Sally Antonio is exhausted from working three jobs since police killed her husband and son, a typical Philippine drug war widow enduring a life sentence of impoverished misery.
While President Rodrigo Duterte’s unprecedented crackdown has claimed the lives of 7,000 people, the impacts on their families are the largely untold stories in what rights groups have called a “war on the poor”.
Antonio, 43, lost her 19-year-old son — the main breadwinner in the family as a waiter — and her unemployed husband when police conducted a drug raid on their home six months ago and shot the men.
“When they killed my husband and son, they also killed me,” Antonio told AFP as she narrated her struggles since their deaths forced her to take on extra work to look after her five remaining children and grandson.
Antonio said she sometimes slept for just two hours a day to fit in her work washing laundry, running errands for neighbours and as a community security officer.
“Sometimes I am so exhausted and my hands are too painful, I have to stop working for one, two days,” said Antonio, breaking down in tears.
“Then I have to borrow money from neighbours and we have to scrimp on food.”
Antonio said her 18-year-old daughter, a psychology student, had to drop out of university to replace her husband as the main caretaker of the younger children.
One of her top concerns is having enough money to buy medicine for her 11-year-old son, who suffers from heart disease.

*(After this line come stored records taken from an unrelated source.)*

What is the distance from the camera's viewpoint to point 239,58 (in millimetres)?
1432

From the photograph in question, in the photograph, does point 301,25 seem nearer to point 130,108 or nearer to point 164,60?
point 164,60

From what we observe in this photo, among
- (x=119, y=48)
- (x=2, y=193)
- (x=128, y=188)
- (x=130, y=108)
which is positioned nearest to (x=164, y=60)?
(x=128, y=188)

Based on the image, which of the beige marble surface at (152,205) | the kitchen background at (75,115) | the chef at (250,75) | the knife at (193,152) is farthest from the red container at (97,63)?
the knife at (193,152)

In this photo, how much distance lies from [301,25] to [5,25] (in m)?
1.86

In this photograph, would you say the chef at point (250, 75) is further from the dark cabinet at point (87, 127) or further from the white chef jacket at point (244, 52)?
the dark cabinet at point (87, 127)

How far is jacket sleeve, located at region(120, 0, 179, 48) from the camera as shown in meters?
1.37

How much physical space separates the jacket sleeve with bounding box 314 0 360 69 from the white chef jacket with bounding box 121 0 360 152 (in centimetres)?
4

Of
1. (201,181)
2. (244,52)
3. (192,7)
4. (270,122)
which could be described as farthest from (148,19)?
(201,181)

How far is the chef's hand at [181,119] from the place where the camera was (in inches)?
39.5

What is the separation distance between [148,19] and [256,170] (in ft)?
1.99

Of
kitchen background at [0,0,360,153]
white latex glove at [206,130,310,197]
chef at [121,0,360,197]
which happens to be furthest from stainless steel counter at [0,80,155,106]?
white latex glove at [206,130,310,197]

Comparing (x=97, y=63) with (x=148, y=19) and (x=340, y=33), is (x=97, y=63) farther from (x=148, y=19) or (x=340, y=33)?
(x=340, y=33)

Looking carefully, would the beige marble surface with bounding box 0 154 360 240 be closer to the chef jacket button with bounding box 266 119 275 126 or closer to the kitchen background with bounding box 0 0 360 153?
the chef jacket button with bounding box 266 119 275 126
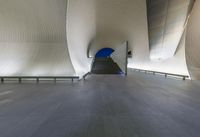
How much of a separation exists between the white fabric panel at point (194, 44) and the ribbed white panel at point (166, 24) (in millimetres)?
1458

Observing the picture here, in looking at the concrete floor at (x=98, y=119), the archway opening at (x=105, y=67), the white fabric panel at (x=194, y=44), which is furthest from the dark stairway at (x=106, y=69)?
the concrete floor at (x=98, y=119)

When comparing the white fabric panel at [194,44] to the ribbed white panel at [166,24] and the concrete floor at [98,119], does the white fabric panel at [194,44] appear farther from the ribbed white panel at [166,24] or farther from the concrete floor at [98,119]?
the concrete floor at [98,119]

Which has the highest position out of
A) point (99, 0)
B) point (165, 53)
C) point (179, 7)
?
point (99, 0)

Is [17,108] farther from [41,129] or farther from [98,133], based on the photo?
[98,133]

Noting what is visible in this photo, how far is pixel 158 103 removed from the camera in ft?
13.0

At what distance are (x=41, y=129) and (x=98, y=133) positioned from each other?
88 centimetres

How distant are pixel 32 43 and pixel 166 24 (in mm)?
10762

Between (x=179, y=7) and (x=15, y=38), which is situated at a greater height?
(x=179, y=7)

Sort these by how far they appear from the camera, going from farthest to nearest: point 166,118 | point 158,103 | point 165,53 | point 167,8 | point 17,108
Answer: point 165,53
point 167,8
point 158,103
point 17,108
point 166,118

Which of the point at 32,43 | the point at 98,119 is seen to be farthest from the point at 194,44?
the point at 32,43

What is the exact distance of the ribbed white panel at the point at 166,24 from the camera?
1162 cm

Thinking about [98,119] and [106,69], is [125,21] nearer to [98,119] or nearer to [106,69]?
[106,69]

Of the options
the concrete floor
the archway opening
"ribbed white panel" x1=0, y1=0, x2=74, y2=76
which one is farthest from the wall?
the concrete floor

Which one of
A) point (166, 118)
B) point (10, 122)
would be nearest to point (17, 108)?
point (10, 122)
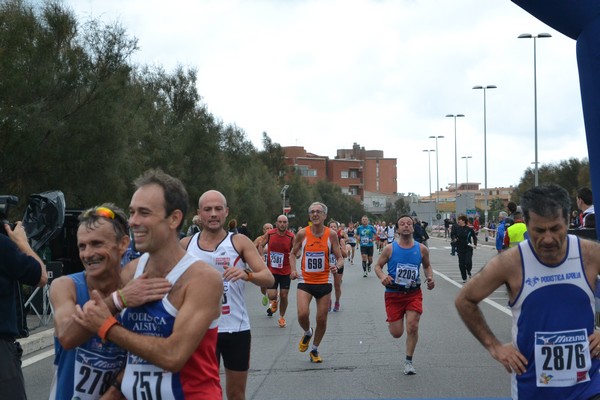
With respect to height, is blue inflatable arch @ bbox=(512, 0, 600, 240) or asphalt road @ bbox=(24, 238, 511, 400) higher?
blue inflatable arch @ bbox=(512, 0, 600, 240)

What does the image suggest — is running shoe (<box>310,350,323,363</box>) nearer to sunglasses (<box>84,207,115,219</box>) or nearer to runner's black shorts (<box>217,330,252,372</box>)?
runner's black shorts (<box>217,330,252,372</box>)

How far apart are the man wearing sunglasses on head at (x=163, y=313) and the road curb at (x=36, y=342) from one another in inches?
354

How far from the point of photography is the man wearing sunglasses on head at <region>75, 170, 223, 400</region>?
11.8 feet

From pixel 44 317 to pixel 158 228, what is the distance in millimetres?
11319

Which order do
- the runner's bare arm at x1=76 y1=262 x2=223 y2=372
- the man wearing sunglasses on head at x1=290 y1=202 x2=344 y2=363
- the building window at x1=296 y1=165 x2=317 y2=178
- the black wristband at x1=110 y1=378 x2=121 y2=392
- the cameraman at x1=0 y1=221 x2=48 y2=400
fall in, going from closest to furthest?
1. the runner's bare arm at x1=76 y1=262 x2=223 y2=372
2. the black wristband at x1=110 y1=378 x2=121 y2=392
3. the cameraman at x1=0 y1=221 x2=48 y2=400
4. the man wearing sunglasses on head at x1=290 y1=202 x2=344 y2=363
5. the building window at x1=296 y1=165 x2=317 y2=178

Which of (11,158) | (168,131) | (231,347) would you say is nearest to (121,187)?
(11,158)

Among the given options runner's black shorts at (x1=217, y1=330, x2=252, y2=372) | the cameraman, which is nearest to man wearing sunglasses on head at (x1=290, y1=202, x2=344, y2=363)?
runner's black shorts at (x1=217, y1=330, x2=252, y2=372)

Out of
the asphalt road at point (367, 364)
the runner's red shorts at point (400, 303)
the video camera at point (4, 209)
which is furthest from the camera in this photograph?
the runner's red shorts at point (400, 303)

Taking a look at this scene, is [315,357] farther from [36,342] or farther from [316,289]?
[36,342]

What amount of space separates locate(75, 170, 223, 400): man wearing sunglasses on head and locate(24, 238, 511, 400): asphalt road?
206 inches

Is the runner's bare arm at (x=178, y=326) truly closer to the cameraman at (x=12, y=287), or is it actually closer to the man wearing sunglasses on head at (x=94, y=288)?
the man wearing sunglasses on head at (x=94, y=288)

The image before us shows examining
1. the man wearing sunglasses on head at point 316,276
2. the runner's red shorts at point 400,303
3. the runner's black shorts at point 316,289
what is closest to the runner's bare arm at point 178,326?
the runner's red shorts at point 400,303

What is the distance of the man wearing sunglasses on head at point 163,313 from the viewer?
3.59m

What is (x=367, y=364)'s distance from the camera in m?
11.0
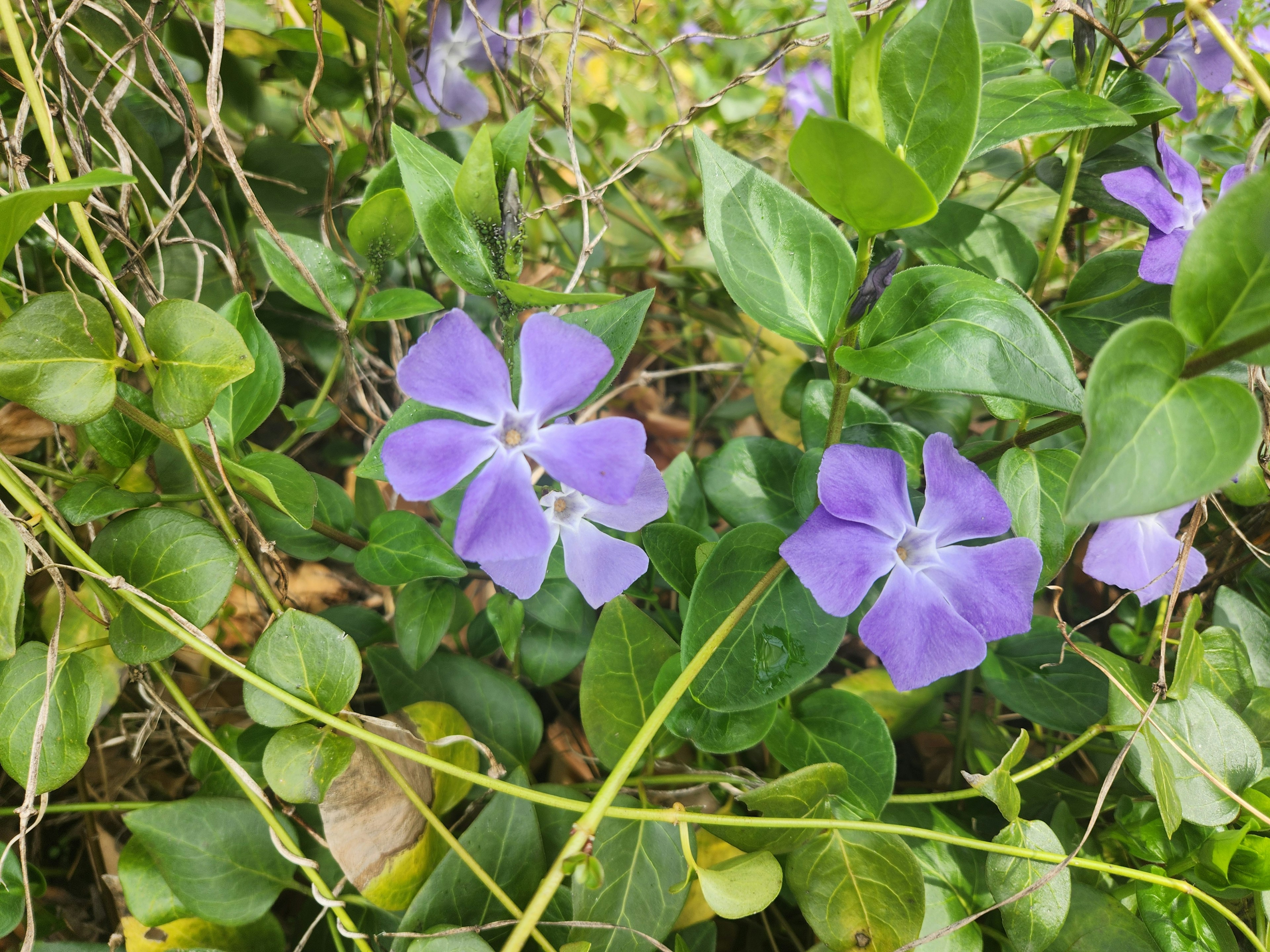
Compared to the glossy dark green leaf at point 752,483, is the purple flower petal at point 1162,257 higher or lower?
higher

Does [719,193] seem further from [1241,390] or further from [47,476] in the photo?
[47,476]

“I’m angry,” she said. “Why did they have to kill my husband and son and leave families like ours to sacrifice?”
Antonio acknowledged her husband was a drug user but said he had previously reported to authorities as part of a government monitoring programme, and that he was not a trafficker.
She said her son was never into drugs and believed he was shot because he begged police during the raid to spare his father’s life.
A police report on the deaths seen by AFP stated officers conducted a drug raid and were forced to shoot after being fired upon first.
Antonio, who asked her real name not be used to avoid potential police retribution, insisted her husband and son did not resist when the officers burst into their home.
Police have reported killing more than 2,500 people in self-defence during the eight months of the drug war.
Rights groups have accused police of systematically making up self-defence claims after killing drug addicts and traffickers. Amnesty International has warned police may have committed crimes against humanity.
Duterte, 71, won presidential elections last year after promising to eradicate drugs in society by killing tens of thousands of people.
Duterte said he would be “happy to slaughter” three million drug addicts, although he and his aides have also insisted police are not being instructed to do anything illegal.
Amnesty said in a February report that the killings were overwhelmingly in poor urban areas, with the slain often male breadwinners.
“The death often puts families in an even more precarious financial position and leaves many relatives embittered, as they see authorities overwhelmingly target the poor,” Amnesty said.
Reacting angrily to criticism that his drug war killed mostly poor people, Duterte said this month that small-time drug peddlers “earned so much” and pointed out they were crucial to the trafficking network.
“It does not really matter to me at all if you are the biggest drug distributor or the poorest because you are both conspiring to destroy the people,” he said.
The Catholic Church has increasingly become a source of financial and emotional support for relatives of those killed.
Dennis Febre, who is leading a programme to help relatives at a Manila church, said the killing of drug suspects created more problems than they solved.
“Some of those left behind also sell drugs while others go into prostitution because it’s a matter of survival,” Febre said.
Rose Maninggo, 25, has been given emergency work at one Manila church after losing her husband, a fruit vendor, in a police raid in January.
However she is at a loss over how to raise a five-year-old and a baby when the work, which earns her roughly $10 a day, ends in two months.
The psychological impacts are compounding her struggle.
“I don’t feel safe. I dream about my husband in pools of blood asking me for justice,” said Maninggo, who also asked her real name not be disclosed.
“I worry about my kids and all I want is to keep them safe.”
Sally Antonio has another form of mental torture, saying that although she is determined to put food on the table for her children, there is one job she cannot take on.
“My children are growing up without a father,” she said.
“It’s not just the financial loss but the guidance and care that we miss. That’s irreplaceable.”